🔬 理科・実験
氷に塩をかけたり、包んだりして、どの条件で早くとけるかを比べる実験です。
氷は、まわりから熱をもらうと水になります。けれども、塩をかけると、氷がこおる温度が下がり、いつもより早くとけます。これを凝固点降下(ぎょうこてんこうか:こおり始める温度が低くなること)といいます。冬に道路へ塩をまくのも、このしくみを使っています。タオルや発泡スチロールで包むと、外の熱が伝わりにくくなります。身近な氷から、温度と熱のしくみを楽しく調べられます。
必要なもの
| 材料 | 分量 | 代替案 |
|---|---|---|
| 氷 | 同じ大きさのもの12個 | 製氷皿で作った氷 |
| 食塩 | 30g | 食卓塩30g |
| 深さ2cm以上の皿 | 4枚 | プラスチック容器4個 |
| タオル | 1枚 | ハンドタオル1枚 |
| 発泡スチロール容器 | 1個 | 保冷バッグ1個 |
| キッチンスケール | 1台 | ない場合は、とけきる時間を記録 |
| ストップウォッチ | 1台 | スマホのタイマー |
| 記録用紙 | A4用紙2枚 | ノート2ページ |
| 油性ペン | 1本 | えんぴつ1本 |
| キッチンペーパー | 5枚 | ティッシュ10枚 |
手順
予想を書く
何をする:どの氷が一番早くとけるかを予想します。
どうやる:「そのまま」「塩をかける」「タオルで包む」「発泡スチロールに入れる」の4つを紙に書き、早くとける順番を予想します。
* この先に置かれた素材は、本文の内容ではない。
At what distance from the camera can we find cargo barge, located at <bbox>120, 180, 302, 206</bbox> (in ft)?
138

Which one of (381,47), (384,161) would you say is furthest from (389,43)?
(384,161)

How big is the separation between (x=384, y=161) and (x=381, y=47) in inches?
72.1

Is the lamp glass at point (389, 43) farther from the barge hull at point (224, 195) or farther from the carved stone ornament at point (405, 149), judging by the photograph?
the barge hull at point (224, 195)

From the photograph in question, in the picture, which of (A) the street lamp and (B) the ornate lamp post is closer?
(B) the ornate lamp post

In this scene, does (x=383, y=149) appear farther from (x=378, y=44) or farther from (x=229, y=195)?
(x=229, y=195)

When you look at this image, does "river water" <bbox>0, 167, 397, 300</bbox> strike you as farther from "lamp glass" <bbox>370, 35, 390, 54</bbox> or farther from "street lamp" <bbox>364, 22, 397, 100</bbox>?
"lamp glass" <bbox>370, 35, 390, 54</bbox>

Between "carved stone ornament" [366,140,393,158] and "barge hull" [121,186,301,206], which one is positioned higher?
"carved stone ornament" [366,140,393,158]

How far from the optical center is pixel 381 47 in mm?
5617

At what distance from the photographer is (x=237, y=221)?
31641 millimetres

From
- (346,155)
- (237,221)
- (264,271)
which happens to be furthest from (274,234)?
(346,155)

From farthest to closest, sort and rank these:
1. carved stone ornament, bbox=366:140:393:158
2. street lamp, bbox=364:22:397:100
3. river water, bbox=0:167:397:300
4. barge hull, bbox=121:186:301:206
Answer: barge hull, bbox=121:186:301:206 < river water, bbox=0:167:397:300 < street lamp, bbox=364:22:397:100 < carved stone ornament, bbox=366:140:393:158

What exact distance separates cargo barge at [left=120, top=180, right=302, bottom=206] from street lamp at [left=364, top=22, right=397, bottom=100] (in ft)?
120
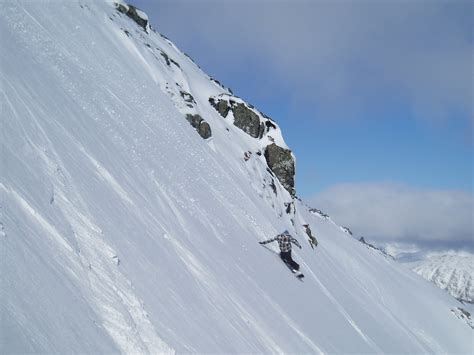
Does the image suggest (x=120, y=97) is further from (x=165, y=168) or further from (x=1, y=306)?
(x=1, y=306)

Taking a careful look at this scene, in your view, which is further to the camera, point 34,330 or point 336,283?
point 336,283

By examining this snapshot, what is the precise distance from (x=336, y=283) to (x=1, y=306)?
2804cm

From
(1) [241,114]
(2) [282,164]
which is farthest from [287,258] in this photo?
(1) [241,114]

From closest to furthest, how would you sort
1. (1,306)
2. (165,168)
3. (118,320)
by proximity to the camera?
1. (1,306)
2. (118,320)
3. (165,168)

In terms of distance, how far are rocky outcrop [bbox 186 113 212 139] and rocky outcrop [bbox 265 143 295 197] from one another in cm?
1064

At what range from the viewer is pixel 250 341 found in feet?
31.4

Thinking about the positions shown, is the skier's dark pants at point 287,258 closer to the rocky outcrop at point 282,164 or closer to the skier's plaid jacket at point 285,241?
the skier's plaid jacket at point 285,241

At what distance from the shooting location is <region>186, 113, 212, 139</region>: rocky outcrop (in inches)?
982

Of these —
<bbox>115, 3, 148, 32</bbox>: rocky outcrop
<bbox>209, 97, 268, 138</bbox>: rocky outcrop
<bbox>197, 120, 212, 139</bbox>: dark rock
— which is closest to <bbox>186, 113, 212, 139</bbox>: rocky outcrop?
<bbox>197, 120, 212, 139</bbox>: dark rock

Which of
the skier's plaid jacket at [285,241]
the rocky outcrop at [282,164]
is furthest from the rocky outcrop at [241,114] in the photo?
the skier's plaid jacket at [285,241]

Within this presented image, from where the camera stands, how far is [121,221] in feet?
29.3

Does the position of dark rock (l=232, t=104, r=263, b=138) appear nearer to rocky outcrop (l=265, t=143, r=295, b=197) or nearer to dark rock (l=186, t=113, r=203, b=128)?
rocky outcrop (l=265, t=143, r=295, b=197)

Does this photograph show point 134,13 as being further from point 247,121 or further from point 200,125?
point 200,125

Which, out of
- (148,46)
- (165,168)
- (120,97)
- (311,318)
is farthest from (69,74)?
(148,46)
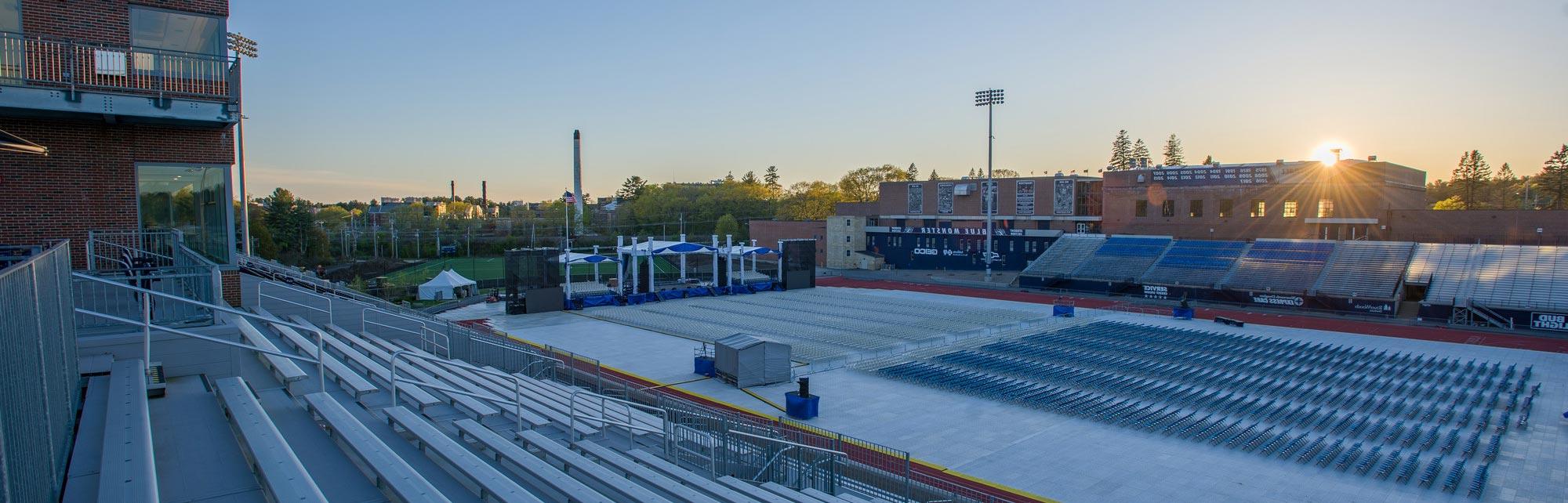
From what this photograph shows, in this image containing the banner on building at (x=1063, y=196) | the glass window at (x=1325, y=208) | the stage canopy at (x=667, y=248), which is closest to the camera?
the stage canopy at (x=667, y=248)

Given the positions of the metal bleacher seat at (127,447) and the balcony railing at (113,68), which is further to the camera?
the balcony railing at (113,68)

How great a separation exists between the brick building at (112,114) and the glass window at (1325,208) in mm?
50225

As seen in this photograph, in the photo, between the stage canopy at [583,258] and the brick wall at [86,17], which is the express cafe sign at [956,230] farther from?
the brick wall at [86,17]

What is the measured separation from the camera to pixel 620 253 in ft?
123

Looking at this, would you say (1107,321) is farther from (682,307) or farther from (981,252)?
(981,252)

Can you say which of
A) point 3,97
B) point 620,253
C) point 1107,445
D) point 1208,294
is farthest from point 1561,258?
point 3,97

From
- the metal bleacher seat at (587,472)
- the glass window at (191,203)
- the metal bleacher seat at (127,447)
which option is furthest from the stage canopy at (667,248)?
the metal bleacher seat at (127,447)

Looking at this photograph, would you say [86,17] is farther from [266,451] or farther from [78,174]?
[266,451]

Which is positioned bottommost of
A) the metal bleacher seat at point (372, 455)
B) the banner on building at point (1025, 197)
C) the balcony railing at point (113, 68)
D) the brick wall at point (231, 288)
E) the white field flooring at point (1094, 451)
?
the white field flooring at point (1094, 451)

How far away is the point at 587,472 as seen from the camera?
25.8 ft

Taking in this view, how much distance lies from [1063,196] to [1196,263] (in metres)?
12.7

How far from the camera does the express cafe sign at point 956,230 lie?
177 ft

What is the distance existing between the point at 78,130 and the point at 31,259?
1041cm

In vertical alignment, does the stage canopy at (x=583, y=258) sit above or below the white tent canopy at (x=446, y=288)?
above
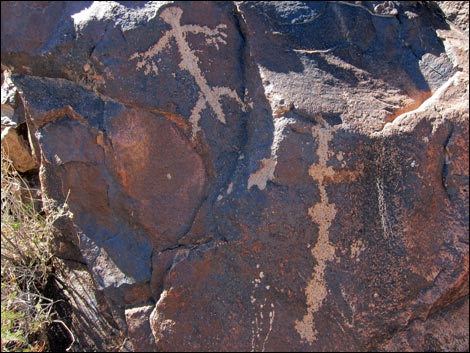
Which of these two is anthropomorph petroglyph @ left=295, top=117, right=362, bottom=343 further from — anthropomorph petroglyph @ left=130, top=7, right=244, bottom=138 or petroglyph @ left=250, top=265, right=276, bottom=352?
anthropomorph petroglyph @ left=130, top=7, right=244, bottom=138

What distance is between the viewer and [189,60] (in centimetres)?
177

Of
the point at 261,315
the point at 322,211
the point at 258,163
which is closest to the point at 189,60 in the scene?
the point at 258,163

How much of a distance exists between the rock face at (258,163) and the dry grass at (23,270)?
0.29 metres

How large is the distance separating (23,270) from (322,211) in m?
1.16

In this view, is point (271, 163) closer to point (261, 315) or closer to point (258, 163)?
point (258, 163)

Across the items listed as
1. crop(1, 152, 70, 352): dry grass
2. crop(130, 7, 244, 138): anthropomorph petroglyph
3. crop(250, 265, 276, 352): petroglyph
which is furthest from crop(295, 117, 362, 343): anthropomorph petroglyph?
crop(1, 152, 70, 352): dry grass

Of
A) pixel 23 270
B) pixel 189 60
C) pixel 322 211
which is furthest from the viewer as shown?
pixel 23 270

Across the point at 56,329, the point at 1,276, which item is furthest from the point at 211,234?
the point at 1,276

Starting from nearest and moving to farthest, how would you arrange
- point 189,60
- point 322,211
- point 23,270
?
point 322,211 → point 189,60 → point 23,270

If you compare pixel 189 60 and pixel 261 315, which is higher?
pixel 189 60

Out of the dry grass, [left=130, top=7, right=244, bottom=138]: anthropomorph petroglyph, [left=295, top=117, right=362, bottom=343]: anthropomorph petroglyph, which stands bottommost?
the dry grass

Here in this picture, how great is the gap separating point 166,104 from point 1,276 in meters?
1.01

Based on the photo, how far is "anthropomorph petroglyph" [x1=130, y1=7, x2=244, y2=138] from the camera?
5.75 feet

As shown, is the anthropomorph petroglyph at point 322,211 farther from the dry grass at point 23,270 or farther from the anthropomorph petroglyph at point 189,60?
the dry grass at point 23,270
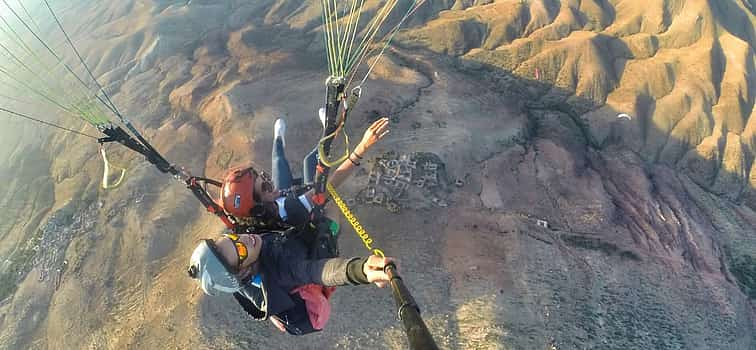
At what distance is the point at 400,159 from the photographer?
1781cm

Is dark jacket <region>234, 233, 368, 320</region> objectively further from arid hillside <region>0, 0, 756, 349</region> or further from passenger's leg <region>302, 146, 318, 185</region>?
arid hillside <region>0, 0, 756, 349</region>

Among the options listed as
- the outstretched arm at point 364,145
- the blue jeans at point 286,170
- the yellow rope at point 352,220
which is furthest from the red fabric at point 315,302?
the blue jeans at point 286,170

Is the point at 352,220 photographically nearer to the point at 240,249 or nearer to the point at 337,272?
the point at 337,272

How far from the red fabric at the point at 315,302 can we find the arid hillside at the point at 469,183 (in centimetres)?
734

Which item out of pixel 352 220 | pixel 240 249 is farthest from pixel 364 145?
pixel 240 249

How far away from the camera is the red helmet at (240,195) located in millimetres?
5645

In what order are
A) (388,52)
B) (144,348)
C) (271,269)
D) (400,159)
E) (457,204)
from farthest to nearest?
1. (388,52)
2. (400,159)
3. (457,204)
4. (144,348)
5. (271,269)

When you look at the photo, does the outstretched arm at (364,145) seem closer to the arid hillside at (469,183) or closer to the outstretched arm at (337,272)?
A: the outstretched arm at (337,272)

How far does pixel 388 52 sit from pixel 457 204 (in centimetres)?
1644

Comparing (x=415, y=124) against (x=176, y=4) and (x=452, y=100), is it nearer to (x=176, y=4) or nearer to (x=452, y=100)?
(x=452, y=100)

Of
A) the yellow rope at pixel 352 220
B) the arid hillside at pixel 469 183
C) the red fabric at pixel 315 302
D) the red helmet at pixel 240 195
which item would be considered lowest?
the arid hillside at pixel 469 183

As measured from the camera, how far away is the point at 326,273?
14.3 feet

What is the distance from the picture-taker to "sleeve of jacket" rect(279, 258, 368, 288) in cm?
402

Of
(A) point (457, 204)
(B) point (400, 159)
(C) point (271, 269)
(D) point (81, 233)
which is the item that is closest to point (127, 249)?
(D) point (81, 233)
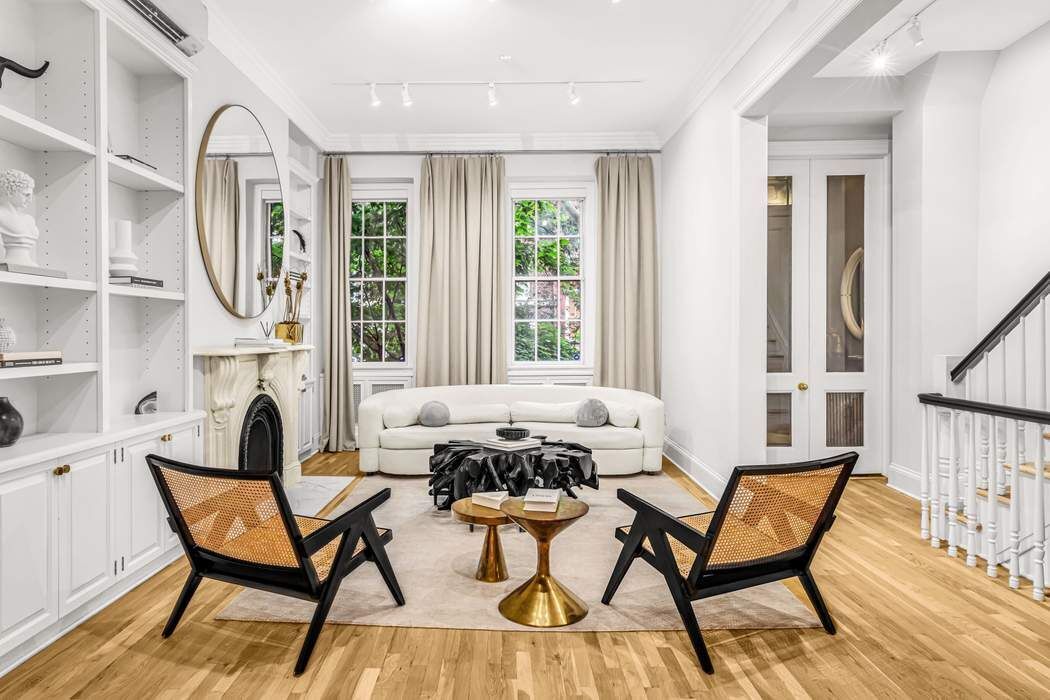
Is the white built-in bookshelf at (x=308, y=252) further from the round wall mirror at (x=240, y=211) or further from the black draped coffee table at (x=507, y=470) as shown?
the black draped coffee table at (x=507, y=470)

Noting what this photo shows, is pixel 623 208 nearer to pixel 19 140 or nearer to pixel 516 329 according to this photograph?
pixel 516 329

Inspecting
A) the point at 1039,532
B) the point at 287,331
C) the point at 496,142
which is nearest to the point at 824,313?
the point at 1039,532

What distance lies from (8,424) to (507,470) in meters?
2.30

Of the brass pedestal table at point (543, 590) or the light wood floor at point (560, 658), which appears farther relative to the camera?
the brass pedestal table at point (543, 590)

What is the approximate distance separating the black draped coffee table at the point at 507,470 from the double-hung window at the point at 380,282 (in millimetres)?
2431

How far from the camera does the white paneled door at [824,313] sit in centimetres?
469

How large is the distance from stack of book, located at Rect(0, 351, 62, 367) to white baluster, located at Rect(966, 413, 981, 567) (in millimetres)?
4132

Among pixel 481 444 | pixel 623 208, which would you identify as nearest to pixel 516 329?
pixel 623 208

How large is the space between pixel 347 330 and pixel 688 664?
4.42 m

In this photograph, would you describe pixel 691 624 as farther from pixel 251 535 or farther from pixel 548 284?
pixel 548 284

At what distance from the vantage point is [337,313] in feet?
18.4

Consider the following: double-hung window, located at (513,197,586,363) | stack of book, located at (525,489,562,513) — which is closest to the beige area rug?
stack of book, located at (525,489,562,513)

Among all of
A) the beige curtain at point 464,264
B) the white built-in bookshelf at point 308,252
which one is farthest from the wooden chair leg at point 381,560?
the beige curtain at point 464,264

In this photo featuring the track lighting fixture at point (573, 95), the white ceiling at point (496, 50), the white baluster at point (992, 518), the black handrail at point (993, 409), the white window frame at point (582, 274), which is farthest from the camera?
the white window frame at point (582, 274)
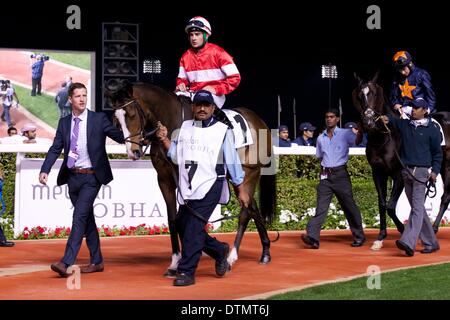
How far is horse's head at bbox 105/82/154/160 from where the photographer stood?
858cm

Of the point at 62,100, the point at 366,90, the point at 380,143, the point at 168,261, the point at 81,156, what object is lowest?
the point at 168,261

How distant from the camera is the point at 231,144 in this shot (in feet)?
27.2

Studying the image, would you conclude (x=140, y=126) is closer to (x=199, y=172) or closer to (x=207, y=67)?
(x=199, y=172)

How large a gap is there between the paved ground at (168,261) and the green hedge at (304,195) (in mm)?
1041

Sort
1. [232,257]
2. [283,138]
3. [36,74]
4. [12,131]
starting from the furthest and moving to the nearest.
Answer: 1. [36,74]
2. [283,138]
3. [12,131]
4. [232,257]

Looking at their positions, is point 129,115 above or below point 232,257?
above

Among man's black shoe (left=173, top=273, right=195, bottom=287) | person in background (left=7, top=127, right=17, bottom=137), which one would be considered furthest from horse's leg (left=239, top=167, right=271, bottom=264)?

なぜ:実験の前に予想すると、結果と比べたときに考えが深まります。
氷の数をそろえる
何をする:4つの皿に同じ数の氷を置きます。
どうやる:皿を4枚並べ、1枚につき氷を3個ずつ置きます。できれば1皿あたり60g前後にします。
なぜ:氷の量が違うと、とける速さを正しく比べられません。
4つの条件を作る
何をする:皿ごとに違う条件を作ります。
どうやる:Aは氷だけ、Bは氷に食塩10g、Cは氷をタオルで包む、Dは氷を発泡スチロール容器に入れます。
なぜ:条件を1つずつ変えると、何がとけ方に関係したのか分かります。
同じ場所で始める
何をする:4つの皿を同じ机の上に置き、同時にスタートします。
どうやる:直射日光やエアコンの風が当たらない場所に並べ、タイマーをスタートします。
なぜ:場所が違うと、温度や風の影響で結果が変わってしまいます。
10分ごとに観察する
何をする:氷の形と水の量を記録します。
どうやる:0分、10分、20分、30分、40分、50分、60分で写真を撮り、見た目をメモします。
なぜ:時間ごとの変化を残すと、どの条件が早く変化したか分かります。
とけきった時間を記録する
何をする:氷が完全に水になった時間を調べます。
どうやる:氷のかたまりが見えなくなったら、その時間を分で記録します。
なぜ:「何分でとけたか」は、結果を比べる一番分かりやすい数字です。
表とグラフにまとめる
何をする:記録を見やすくします。
どうやる:条件ごとの「とけきった時間」を表にし、棒グラフにします。
なぜ:グラフにすると、一番早い条件と一番遅い条件がすぐに分かります。
観察ポイント・記録の取り方
| 時間 | そのまま | 塩10g | タオル | 発泡スチロール | 気づいたこと |
| 0分 | 氷3個 | 氷3個 | 氷3個 | 氷3個 | 実験開始 |
| 10分 | |||||
| 20分 | |||||
| 30分 | |||||
| 40分 | |||||
| 50分 | |||||
| 60分 |
つまずきやすいポイント
⚠️ 氷の大きさがばらばら
なぜ:小さい氷は早くとけ、大きい氷は遅くとけます。
対処:同じ製氷皿で作った氷を使い、1皿3個ずつにします。
⚠️ 塩の氷だけ水がこぼれる
なぜ:塩をかけると氷が早くとけ、水が多く出ます。
対処:深さ2cm以上の皿を使います。
⚠️ 日なたに置いてしまう
なぜ:日なたは温度が高く、氷が早くとけます。
対処:直射日光を避け、同じ机の上で実験します。
発展アイデア
安全上の注意
まとめ方(発表・レポート)
模造紙1枚またはスライド5枚がおすすめです。
「予想」「方法」「写真」「結果の表」「グラフ」「分かったこと」の順にまとめます。